+++ Selected extract +++
In lieu of an abstract, here is a brief excerpt of the content:

Reviewed by:
  • American Literature and the Culture of Reprinting 1834–1853
  • Marta Werner
McGill, Meredith. 2003. American Literature and the Culture of Reprinting 1834–1853. Philadelphia: University of Pennsylvania Press. ISBN 081223698X. Pp. 352. $42.50.

In focusing on the shadowy milieu out of which the canonical works of the “American Renaissance” emerged, McGill seeks to recover the dynamics of a radically decentralized literary culture in which the circulation of unauthorized works both promised and threatened to exceed authorial and editorial control. By exchanging for the diachronic text of an autonomous literary history the synchronic text of a cultural system, she offers a newly complex vision of American writers’ vexed relationship to the marketplace. McGill’s cultural poetics involves a kind of reverse rescue work: instead of saving the bibliographical fugitives—the thousands of anonymous, pseudonymous, and pirated texts produced under the system of reprinting —from their disseminated condition, she attempts to restore to them their essential contingency. The result is a penetrating analysis that illuminates not only the logic of reprinting, a wholly original system in which texts perpetuate or iterate themselves with apparently scant regard for the very source they seek to reproduce, but also the idiosyncratic nature of texts themselves—“things” at once “something less and something more than mere commodities” (9).
+++
Exercise brief:
Summarize the book review excerpt above in two sentences.
+++ Supplied material +++
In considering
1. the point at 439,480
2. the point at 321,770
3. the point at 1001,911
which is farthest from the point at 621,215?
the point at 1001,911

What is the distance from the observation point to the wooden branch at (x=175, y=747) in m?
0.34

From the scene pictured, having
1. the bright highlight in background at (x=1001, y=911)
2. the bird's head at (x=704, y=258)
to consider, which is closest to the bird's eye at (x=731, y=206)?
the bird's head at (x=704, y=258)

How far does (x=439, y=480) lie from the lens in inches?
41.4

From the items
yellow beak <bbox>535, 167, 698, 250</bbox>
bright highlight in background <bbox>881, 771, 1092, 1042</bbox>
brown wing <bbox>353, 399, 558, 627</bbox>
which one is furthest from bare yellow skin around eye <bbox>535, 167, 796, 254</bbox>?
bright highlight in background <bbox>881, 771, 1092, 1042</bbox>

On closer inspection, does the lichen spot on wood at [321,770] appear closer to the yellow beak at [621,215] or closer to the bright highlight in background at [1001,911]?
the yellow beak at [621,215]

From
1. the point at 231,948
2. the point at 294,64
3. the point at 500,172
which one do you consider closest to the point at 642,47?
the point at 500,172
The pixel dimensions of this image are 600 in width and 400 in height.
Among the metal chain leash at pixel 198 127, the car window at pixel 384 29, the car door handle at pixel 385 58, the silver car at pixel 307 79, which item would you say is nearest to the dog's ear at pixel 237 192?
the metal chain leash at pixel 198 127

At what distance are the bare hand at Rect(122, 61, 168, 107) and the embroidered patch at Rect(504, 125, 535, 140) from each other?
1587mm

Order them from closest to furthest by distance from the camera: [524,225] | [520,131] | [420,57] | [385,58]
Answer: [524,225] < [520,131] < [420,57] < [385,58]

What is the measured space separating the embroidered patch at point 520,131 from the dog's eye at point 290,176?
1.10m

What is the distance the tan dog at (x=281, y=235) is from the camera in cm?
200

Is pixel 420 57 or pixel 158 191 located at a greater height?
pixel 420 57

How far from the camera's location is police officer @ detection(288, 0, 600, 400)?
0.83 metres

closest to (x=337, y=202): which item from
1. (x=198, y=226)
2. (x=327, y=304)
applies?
+++
Response:
Meredith McGill's American Literature and the Culture of Reprinting 1834–1853 seeks to recover the dynamics of a radically decentralized literary culture, in which unauthorized works circulated beyond authorial and editorial control, and offers a more complex view of American writers' relationship to the marketplace. Rather than rescuing the thousands of anonymous, pseudonymous, and pirated reprints from their disseminated condition, McGill tries to restore their essential contingency, producing an analysis of both the logic of reprinting and the nature of texts as "something less and something more than mere commodities."